_Passage given:_
Learning to Handle Parameter Perturbations in Combinatorial Optimization: an Application to Facility Location
Andrea Lodi, Luca Mossina, Emmanuel Rachelson
TL;DR
This work tackles re-optimization of the Capacitated Facility Location Problem under parameter perturbations by leveraging offline solves of a reference instance. It introduces a two-stage ML framework: a binary classifier decides if the reference solution should be fully retained, and a regressor estimates the fraction of reference facilities to keep open, encoded as a linear bound in the MIP via $\sum_{r\in R_{ref}} y_r \ge \widehat{\gamma} N_{ref}$. Empirical results show that the learned bound accelerates convergence within time budgets while preserving optimality, with only minor average degradation (about $0.03\%$) and rare larger deviations (up to $0.5\%$). The approach demonstrates a general strategy for exploiting historical optimization experience to enable disruption-aware decision making in combinatorial optimization, with potential applicability beyond CFLP to other repeated or re-optimization scenarios.

_Work to complete:_
- a) Judge whether each statement agrees with the facility location summary, answering yes or no and quoting its deciding words: (i) a classifier decides whether the reference solution should be kept in full; (ii) the regressor estimates how many new facilities to open; (iii) the approach is presented as useful only for the Capacitated Facility Location Problem.
- b) Pick up the facility location summary after its final sentence and write the next part.

_Recorded information:_

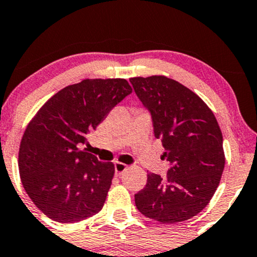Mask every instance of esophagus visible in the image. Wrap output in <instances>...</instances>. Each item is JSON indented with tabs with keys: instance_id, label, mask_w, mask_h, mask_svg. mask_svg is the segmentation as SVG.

_Per-task outputs:_
- a)
(i) Yes: "a binary classifier decides if the reference solution should be fully retained"
(ii) No: "a regressor estimates the fraction of reference facilities to keep open"
(iii) No: "with potential applicability beyond CFLP to other repeated or re-optimization scenarios"

- b)
Abstract
We present an approach to couple the resolution of Combinatorial Optimization problems with methods from Machine Learning, applied to the single source, capacitated, facility location problem. Our study is framed in the context where a reference facility location optimization problem is given. Assuming there exist data for many variations of the reference problem (historical or simulated) along with their optimal solution, we study how one can exploit these to make predictions about an unseen new instance. We demonstrate how a classifier can be built from these data to determine whether the solution to the reference problem still applies to a new instance. In case the reference solution is partially applicable, we build a regressor indicating the magnitude of the expected change, and conversely how much of it can be kept for the new instance. This insight, derived from a priori information, is expressed via an additional constraint in the original mathematical programming formulation. We present an empirical evaluation and discuss the benefits, drawbacks and perspectives of such an approach. Although presented through the application to the facility location problem, the approach developed here is general and explores a new perspective on the exploitation of past experience in combinatorial optimization.